Я участвую в этой истории каждый день, она все время как будто только начинается, и сквозь нее я попадаю в другие истории, а что это за истории, никто не знает, и я тоже не знаю, я пытаюсь только идти по этому пути, ничего не понимая, зная только, что я здесь, вместе с ней, с самого начала и теперь навсегда. И я ничего не могу с этим сделать. Она ничего не может с этим сделать. Мы ни за что не отвечаем, как два ребенка, попавшие в незнакомый мир. За письменный стол. Чтобы писать. Я здесь. В постели, на кухне, в машине, смеясь, ругаясь, видя, как рождаются слова, занимаясь текстом, я приговорен к этому, я не могу спастись, она следит за этим, все замечает, я не могу делать ничего другого, только быть рядом, ради нее и только ради нее, полностью, до изнеможения, я уже хочу все бросить, покончить с собой, чтобы больше не видеть ее, до тошноты. Она стоит на своем. Я ни на кого не должен смотреть, только на нее, она все время здесь и все время пишет. И постоянно смотрит на меня, стоит на своем, она не отпускает меня. Это неизменно. Это невыносимо. Я самый желанный. Она самая желанная.

Как жить, что делать, что нужно мне сделать, чтобы продолжать так жить, чтобы время продолжало идти вперед каждый день, каждую ночь, это невыносимо, я хочу уйти. Она говорит: не уходите, потому что вы все равно вернетесь, иначе не может быть. С этим ничего нельзя сделать.

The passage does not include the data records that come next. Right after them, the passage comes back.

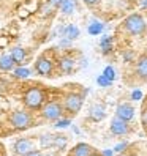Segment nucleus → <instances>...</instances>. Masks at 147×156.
<instances>
[{
	"instance_id": "f257e3e1",
	"label": "nucleus",
	"mask_w": 147,
	"mask_h": 156,
	"mask_svg": "<svg viewBox=\"0 0 147 156\" xmlns=\"http://www.w3.org/2000/svg\"><path fill=\"white\" fill-rule=\"evenodd\" d=\"M123 27H125V30L130 33V35H133V36L145 33V29H147L145 21H144V17L141 14H131V16H128L127 19H125V22H123Z\"/></svg>"
},
{
	"instance_id": "f03ea898",
	"label": "nucleus",
	"mask_w": 147,
	"mask_h": 156,
	"mask_svg": "<svg viewBox=\"0 0 147 156\" xmlns=\"http://www.w3.org/2000/svg\"><path fill=\"white\" fill-rule=\"evenodd\" d=\"M44 103V91L38 87H33L30 90L25 91L24 95V104L32 109V111H36V109H40Z\"/></svg>"
},
{
	"instance_id": "7ed1b4c3",
	"label": "nucleus",
	"mask_w": 147,
	"mask_h": 156,
	"mask_svg": "<svg viewBox=\"0 0 147 156\" xmlns=\"http://www.w3.org/2000/svg\"><path fill=\"white\" fill-rule=\"evenodd\" d=\"M10 123L16 129H27L29 126H32V115L24 111H16L10 115Z\"/></svg>"
},
{
	"instance_id": "20e7f679",
	"label": "nucleus",
	"mask_w": 147,
	"mask_h": 156,
	"mask_svg": "<svg viewBox=\"0 0 147 156\" xmlns=\"http://www.w3.org/2000/svg\"><path fill=\"white\" fill-rule=\"evenodd\" d=\"M82 107V96L79 93H68L63 99V109L71 115H76Z\"/></svg>"
},
{
	"instance_id": "39448f33",
	"label": "nucleus",
	"mask_w": 147,
	"mask_h": 156,
	"mask_svg": "<svg viewBox=\"0 0 147 156\" xmlns=\"http://www.w3.org/2000/svg\"><path fill=\"white\" fill-rule=\"evenodd\" d=\"M43 117L46 118V120H51V122H56L59 120V118L62 117L63 114V106L60 103H57V101H51V103H48L44 107H43Z\"/></svg>"
},
{
	"instance_id": "423d86ee",
	"label": "nucleus",
	"mask_w": 147,
	"mask_h": 156,
	"mask_svg": "<svg viewBox=\"0 0 147 156\" xmlns=\"http://www.w3.org/2000/svg\"><path fill=\"white\" fill-rule=\"evenodd\" d=\"M52 69H54V66H52V62L49 60V58H46V57H40L38 60L35 62V71L38 73V74H41V76H51L52 74Z\"/></svg>"
},
{
	"instance_id": "0eeeda50",
	"label": "nucleus",
	"mask_w": 147,
	"mask_h": 156,
	"mask_svg": "<svg viewBox=\"0 0 147 156\" xmlns=\"http://www.w3.org/2000/svg\"><path fill=\"white\" fill-rule=\"evenodd\" d=\"M116 117L120 118L123 122H130L131 118L134 117V109L131 104H120L116 111Z\"/></svg>"
},
{
	"instance_id": "6e6552de",
	"label": "nucleus",
	"mask_w": 147,
	"mask_h": 156,
	"mask_svg": "<svg viewBox=\"0 0 147 156\" xmlns=\"http://www.w3.org/2000/svg\"><path fill=\"white\" fill-rule=\"evenodd\" d=\"M30 150H32V142L29 139H19L13 145V151L16 156H25Z\"/></svg>"
},
{
	"instance_id": "1a4fd4ad",
	"label": "nucleus",
	"mask_w": 147,
	"mask_h": 156,
	"mask_svg": "<svg viewBox=\"0 0 147 156\" xmlns=\"http://www.w3.org/2000/svg\"><path fill=\"white\" fill-rule=\"evenodd\" d=\"M128 131H130V128H128L127 122L120 120V118H117V117L111 122V133H112V134L125 136V134H128Z\"/></svg>"
},
{
	"instance_id": "9d476101",
	"label": "nucleus",
	"mask_w": 147,
	"mask_h": 156,
	"mask_svg": "<svg viewBox=\"0 0 147 156\" xmlns=\"http://www.w3.org/2000/svg\"><path fill=\"white\" fill-rule=\"evenodd\" d=\"M94 151V147H90L89 144H78L73 148V156H90Z\"/></svg>"
},
{
	"instance_id": "9b49d317",
	"label": "nucleus",
	"mask_w": 147,
	"mask_h": 156,
	"mask_svg": "<svg viewBox=\"0 0 147 156\" xmlns=\"http://www.w3.org/2000/svg\"><path fill=\"white\" fill-rule=\"evenodd\" d=\"M136 74L141 79L147 80V55H142L136 63Z\"/></svg>"
},
{
	"instance_id": "f8f14e48",
	"label": "nucleus",
	"mask_w": 147,
	"mask_h": 156,
	"mask_svg": "<svg viewBox=\"0 0 147 156\" xmlns=\"http://www.w3.org/2000/svg\"><path fill=\"white\" fill-rule=\"evenodd\" d=\"M14 66V62L11 58V55H2L0 57V69H3V71H11Z\"/></svg>"
},
{
	"instance_id": "ddd939ff",
	"label": "nucleus",
	"mask_w": 147,
	"mask_h": 156,
	"mask_svg": "<svg viewBox=\"0 0 147 156\" xmlns=\"http://www.w3.org/2000/svg\"><path fill=\"white\" fill-rule=\"evenodd\" d=\"M11 58H13V62L14 63H22L24 60H25V49H22V48H14L13 51H11Z\"/></svg>"
},
{
	"instance_id": "4468645a",
	"label": "nucleus",
	"mask_w": 147,
	"mask_h": 156,
	"mask_svg": "<svg viewBox=\"0 0 147 156\" xmlns=\"http://www.w3.org/2000/svg\"><path fill=\"white\" fill-rule=\"evenodd\" d=\"M75 6H76V2H75V0H63L59 8L62 10L63 14H71L73 11H75Z\"/></svg>"
},
{
	"instance_id": "2eb2a0df",
	"label": "nucleus",
	"mask_w": 147,
	"mask_h": 156,
	"mask_svg": "<svg viewBox=\"0 0 147 156\" xmlns=\"http://www.w3.org/2000/svg\"><path fill=\"white\" fill-rule=\"evenodd\" d=\"M59 66L63 73H70L73 69V58L70 57H62L60 62H59Z\"/></svg>"
},
{
	"instance_id": "dca6fc26",
	"label": "nucleus",
	"mask_w": 147,
	"mask_h": 156,
	"mask_svg": "<svg viewBox=\"0 0 147 156\" xmlns=\"http://www.w3.org/2000/svg\"><path fill=\"white\" fill-rule=\"evenodd\" d=\"M14 76L19 77V79H25V77L30 76V69H27V68H16L14 69Z\"/></svg>"
},
{
	"instance_id": "f3484780",
	"label": "nucleus",
	"mask_w": 147,
	"mask_h": 156,
	"mask_svg": "<svg viewBox=\"0 0 147 156\" xmlns=\"http://www.w3.org/2000/svg\"><path fill=\"white\" fill-rule=\"evenodd\" d=\"M101 30H103V25L100 22H94L89 27V33L90 35H98V33H101Z\"/></svg>"
},
{
	"instance_id": "a211bd4d",
	"label": "nucleus",
	"mask_w": 147,
	"mask_h": 156,
	"mask_svg": "<svg viewBox=\"0 0 147 156\" xmlns=\"http://www.w3.org/2000/svg\"><path fill=\"white\" fill-rule=\"evenodd\" d=\"M67 36L71 40V38H78L79 36V30H78V27L75 25H70L68 29H67Z\"/></svg>"
},
{
	"instance_id": "6ab92c4d",
	"label": "nucleus",
	"mask_w": 147,
	"mask_h": 156,
	"mask_svg": "<svg viewBox=\"0 0 147 156\" xmlns=\"http://www.w3.org/2000/svg\"><path fill=\"white\" fill-rule=\"evenodd\" d=\"M103 117H105V114H103L101 107H94V109H92V118H95V120H101Z\"/></svg>"
},
{
	"instance_id": "aec40b11",
	"label": "nucleus",
	"mask_w": 147,
	"mask_h": 156,
	"mask_svg": "<svg viewBox=\"0 0 147 156\" xmlns=\"http://www.w3.org/2000/svg\"><path fill=\"white\" fill-rule=\"evenodd\" d=\"M111 82H112V80H109L106 76H100V77H98V84L101 85V87H108V85H111Z\"/></svg>"
},
{
	"instance_id": "412c9836",
	"label": "nucleus",
	"mask_w": 147,
	"mask_h": 156,
	"mask_svg": "<svg viewBox=\"0 0 147 156\" xmlns=\"http://www.w3.org/2000/svg\"><path fill=\"white\" fill-rule=\"evenodd\" d=\"M103 76H106L109 80H112V79H114V69H112L111 66H106V68H105V73H103Z\"/></svg>"
},
{
	"instance_id": "4be33fe9",
	"label": "nucleus",
	"mask_w": 147,
	"mask_h": 156,
	"mask_svg": "<svg viewBox=\"0 0 147 156\" xmlns=\"http://www.w3.org/2000/svg\"><path fill=\"white\" fill-rule=\"evenodd\" d=\"M101 46H103V51L108 52L109 49H111V38H105V40L101 41Z\"/></svg>"
},
{
	"instance_id": "5701e85b",
	"label": "nucleus",
	"mask_w": 147,
	"mask_h": 156,
	"mask_svg": "<svg viewBox=\"0 0 147 156\" xmlns=\"http://www.w3.org/2000/svg\"><path fill=\"white\" fill-rule=\"evenodd\" d=\"M68 125H70V120H60V118H59L56 126H59V128H65V126H68Z\"/></svg>"
},
{
	"instance_id": "b1692460",
	"label": "nucleus",
	"mask_w": 147,
	"mask_h": 156,
	"mask_svg": "<svg viewBox=\"0 0 147 156\" xmlns=\"http://www.w3.org/2000/svg\"><path fill=\"white\" fill-rule=\"evenodd\" d=\"M62 2H63V0H49V5L54 6V8H59Z\"/></svg>"
},
{
	"instance_id": "393cba45",
	"label": "nucleus",
	"mask_w": 147,
	"mask_h": 156,
	"mask_svg": "<svg viewBox=\"0 0 147 156\" xmlns=\"http://www.w3.org/2000/svg\"><path fill=\"white\" fill-rule=\"evenodd\" d=\"M25 156H43V153H41V151H38V150H30Z\"/></svg>"
},
{
	"instance_id": "a878e982",
	"label": "nucleus",
	"mask_w": 147,
	"mask_h": 156,
	"mask_svg": "<svg viewBox=\"0 0 147 156\" xmlns=\"http://www.w3.org/2000/svg\"><path fill=\"white\" fill-rule=\"evenodd\" d=\"M84 3H86V5H89V6H94V5L100 3V0H84Z\"/></svg>"
},
{
	"instance_id": "bb28decb",
	"label": "nucleus",
	"mask_w": 147,
	"mask_h": 156,
	"mask_svg": "<svg viewBox=\"0 0 147 156\" xmlns=\"http://www.w3.org/2000/svg\"><path fill=\"white\" fill-rule=\"evenodd\" d=\"M90 156H103V154H100V153H97V151H94V153H92Z\"/></svg>"
},
{
	"instance_id": "cd10ccee",
	"label": "nucleus",
	"mask_w": 147,
	"mask_h": 156,
	"mask_svg": "<svg viewBox=\"0 0 147 156\" xmlns=\"http://www.w3.org/2000/svg\"><path fill=\"white\" fill-rule=\"evenodd\" d=\"M105 156H111V151H105Z\"/></svg>"
}]
</instances>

И в конце концов каждый раз я возвращался, я все время был вместе с вами, в недопустимой и необходимой близости, в связи, которая то растет, то гибнет, придумывается день за днем, ночь за ночью. В связи, которую она хочет сохранить любой ценой, которая очаровывает ее и которую она почти одновременно с этим хочет разрушить. Как если бы любовь была недостижима и в то же время — была здесь. Как какая-то математическая величина, очевидная и необъяснимая. Она говорит: не пытайтесь это объяснить, у вас ничего не получится, ни у кого не получится. Здесь нечего понимать. Я сама ничего не знаю об этом. И добавляет: если вы не рады, можете уйти, у вас почти ничего нет здесь, только две сумки, и — оп — вы закроете дверь, и я освобожусь от вас. Наконец-то.